一番幸せなの 誰?

「ああそう。つまらない話をありがとな。だが、随分と楽しそうじゃないか。俺に殺されるのに」

「馬鹿勇者にはウッカリ言い忘れたが俺はずっと死にたかった。千年も魔王やってんだ、もういいだろう? 死ぬなら俺より強い者との戦いを。俺より格上の者からとどめを。ずっと夢見てきた」


 子供のように笑う魔王をエルベは真剣な面持ちで見つめる。そんなことをしてまで己に会いに来た魔王に、不思議と憎しみや怒りはない。きっと、何もかも解放されて会いたい人に会える喜びを知っているからだ。

 お疲れさん、と言って光魔法を爆発させた。魔王は悲鳴をあげることなく安らかな顔で目を閉じる。弱点である光魔法により、魔王の魂は完全に消滅した。

 騎士団は魔王復活阻止を喜び、ユースティが死んでいた事を悲しんだ。新たな英雄として国に帰ろうと取り囲む騎士団に丁寧に断りを入れる。


「国を象徴するのはサラたち王族の仕事だ。俺は俺のやるべきことをやる。国の活性には絶対に必要なんだよ、この計画は」


 お前らもやるか? と鍬を指差して言えば騎士たちは皆苦笑しながら城に戻りますと言って帰って行った。それをエルベは見つめる。今の出来事は報告されるだろう。だがたった一つ、おかしな事が起きているというのに騎士団は誰も疑問に思っていないようだ。


「何でこう、騎士団って頭が悪い奴ばっかなのかな。やっぱり勉強は大事だ、教師は優秀なのを選ばないとな」


 魔王は言ったではないか。、と。エルベが城を出た後で体を貰ったと言っていた。そのタイミングを考えればユースティがどんな望みを持っていてどんな願いの叶え方をしたのか。答えは一つしかない。


「……。ま、俺にはどうでもいいか」


 教えてやる義理などない。元々自分たちには信頼関係などなかったのだから。自嘲気味に口元を歪めると、エルベは家に戻った。


「おかえりエルにぃ!」

「ご飯できてるよ」


 迎えてくれる家族、村のみんな。ギスギスした雰囲気で他人を蹴落とすことしか考えない王都の人間関係が本当に嫌いだった。自分の居場所は、ここだ。


「美味そうな匂いだな、今日は何だ?」

「猪鍋だよ。あのね、姉ちゃんに手伝ってもらって、猪さばいたのボクなんだよ」

「すげえなタイバ、いつの間にかそんなこどまでできるようになっでたんだなあ!」

「えへへ」


 エルベの家からは笑い声が絶えない。会いたかった人たちと共に生きられることは何よりの幸せだ。
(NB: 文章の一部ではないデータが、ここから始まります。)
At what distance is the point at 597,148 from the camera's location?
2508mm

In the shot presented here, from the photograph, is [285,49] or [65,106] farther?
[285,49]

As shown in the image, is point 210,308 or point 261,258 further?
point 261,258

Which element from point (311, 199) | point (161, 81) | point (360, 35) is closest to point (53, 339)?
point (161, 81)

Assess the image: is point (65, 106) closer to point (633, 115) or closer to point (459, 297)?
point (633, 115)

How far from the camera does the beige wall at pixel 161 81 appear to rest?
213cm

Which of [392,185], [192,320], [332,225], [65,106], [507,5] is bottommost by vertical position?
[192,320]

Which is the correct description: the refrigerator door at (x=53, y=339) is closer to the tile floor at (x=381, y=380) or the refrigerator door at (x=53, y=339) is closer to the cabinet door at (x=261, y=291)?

 王太子妃となったサラは無事出産を終えた。国民たちへの通達は十日後にしようと決まったところだ。産まれたのは男の子、国王も大臣たちも喜んだ。……女の子だったら、何を言われていたか。

 夫のカイラスだけは男でも女でも、可愛い我が子に違いないと笑顔で言ってくれていた。それだけが救いだ。王宮の中は想像していた以上に居心地が悪すぎる。派閥争いと古臭い考えが充満し、脳から腐ってしまいそうだ。王族ではあるが遠縁ということもあり、サラに対する評価はまだ低い。芋でも掘ってろ農民、と嘲笑される日々。

 そんな中で愛する人が自分に寄りそう考えでいてくれるのは本当に嬉しい。ずっと会いたかった大切な人。一方的に自分の気持ちを押し付けてくるだけだったあの男と大違いだ。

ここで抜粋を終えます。